- Task:
List every distinct dollar amount given in the news article on federal budget cuts in Iowa.

- Document extract:
-=-=-=-=-

Some state government workers in the Departments of Education and Workforce Development and in the Iowa National Guard are likely to be furloughed if across-the-board federal budget cuts kick in Friday. However, Iowa Governor Terry Branstad doesn’t have an exact estimate of the impact of the so-called “sequestration”on state government operations.

“We have no clue,” Branstad told reporters this morning. “The president has put out, you know, information about their estimate. We have different estimates from different people, but it all depends upon how they manage it…It just shows you the dysfunction in Washington. They’re spending all their time pointing fingers…We are going to try to deal with it as best we can.”

According to a document released by the White House, about 2000 civilian Department of Defense workers in Iowa would be furloughed, but it did not specify how many of those are employed by the Iowa National Guard. In addition, the state of Iowa will lose $376,000 for job search and referral programs — most likely a reduction that will hit the Iowa Workforce Development agency. The White House estimates a $6.4 million reduction in federal support of K-through-12 public schools in Iowa as well. Branstad blames the “political dysfunction” in Washington, D.C. for creating uncertainty.

“You can look at the estimates they put out of Washington, D.C.,” Branstad said this morning. “We assume they’re not lying to us, but we’ll have to see whether indeed it’s exactly the way they’re predicting it.”

Iowa Department of Management director Dave Roederer has been working with state agency directors to plan for the federal cuts.

“I would say about half of them will be impacted,” Roederer told reporters this morning. “As the governor pointed out, the information that came out from the (Obama) Administration I would say is half correct. The numbers that they put forward are obviously correct, but the cause and effect, that is not necessarily correct.”

For instance, the White House document estimates 160 teachers and teachers aides could lose their jobs as a result of the $6.4 million cut in federal support of K-through-12 schools. Roederer suggests a total of $50 million in federal support of education programs in Iowa may be affected.

“The other thing which our folks are doing here in Iowa is we are taking the approach of what will be the least disruptive to all of the recipients of the programs that we have,” Roederer says. “And I expect that this all will be changing on a daily basis and even on an hourly basis as we go through.”

Governor Branstad points to this “sequestration” episode as another reason he’s not going to expand government-paid Medicaid health care coverage to 150,000 more Iowans. Branstad, a Republican, has repeatedly said he doesn’t trust the federal government to fulfill its promise to provide the money for that expansion.

-=-=-=-=-

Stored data
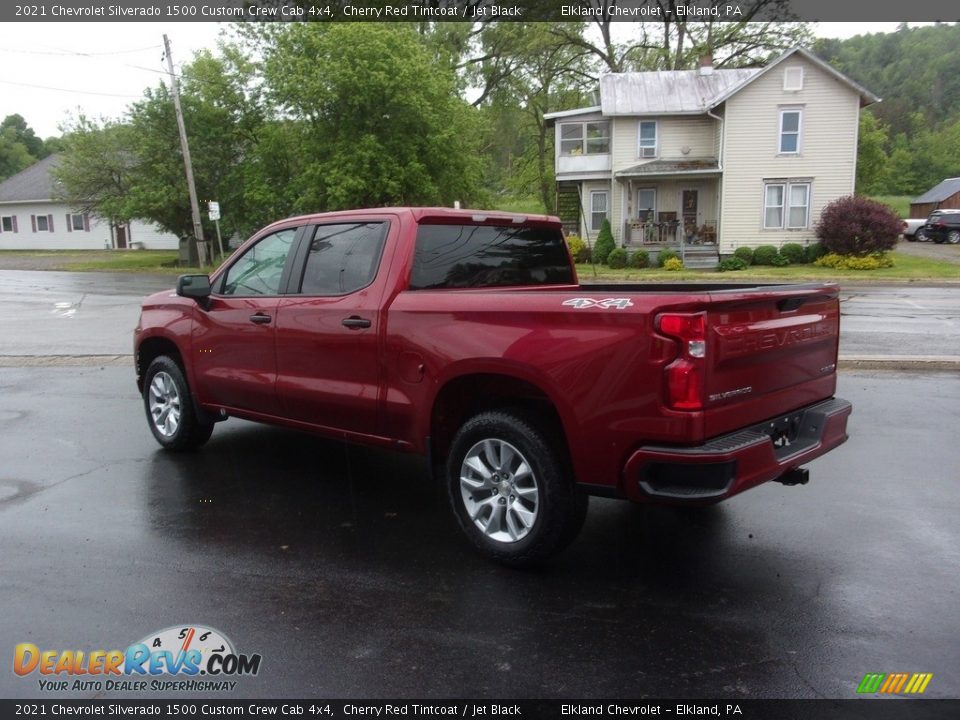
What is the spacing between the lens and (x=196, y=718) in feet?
10.1

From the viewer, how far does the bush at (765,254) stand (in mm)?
30297

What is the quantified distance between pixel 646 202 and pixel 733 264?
6.26 meters

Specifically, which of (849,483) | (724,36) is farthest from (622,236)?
(849,483)

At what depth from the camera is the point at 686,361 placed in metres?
3.58

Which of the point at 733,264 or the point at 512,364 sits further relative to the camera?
the point at 733,264

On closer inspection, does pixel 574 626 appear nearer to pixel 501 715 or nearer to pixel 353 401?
pixel 501 715

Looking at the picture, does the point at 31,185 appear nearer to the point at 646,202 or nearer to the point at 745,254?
the point at 646,202

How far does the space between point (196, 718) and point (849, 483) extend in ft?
14.7

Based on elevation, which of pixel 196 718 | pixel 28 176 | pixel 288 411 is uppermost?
pixel 28 176

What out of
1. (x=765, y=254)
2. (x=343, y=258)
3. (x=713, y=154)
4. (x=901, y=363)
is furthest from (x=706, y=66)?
(x=343, y=258)

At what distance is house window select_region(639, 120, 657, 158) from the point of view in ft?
112

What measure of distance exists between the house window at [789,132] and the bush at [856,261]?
519 cm

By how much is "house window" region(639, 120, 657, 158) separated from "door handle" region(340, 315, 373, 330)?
3140cm

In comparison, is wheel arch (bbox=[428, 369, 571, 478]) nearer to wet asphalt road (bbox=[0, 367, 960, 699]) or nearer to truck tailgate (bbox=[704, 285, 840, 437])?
wet asphalt road (bbox=[0, 367, 960, 699])
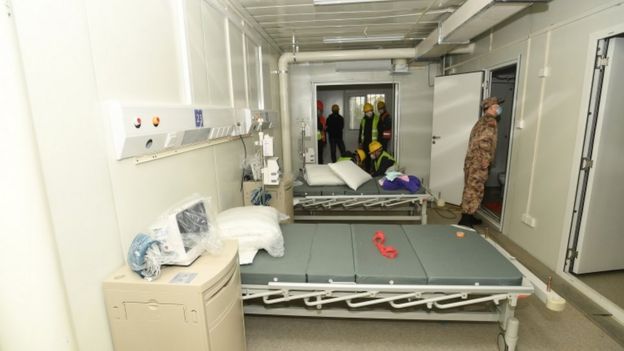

-=-=-=-=-

- Answer area:
$376,000
$6.4 million
$50 million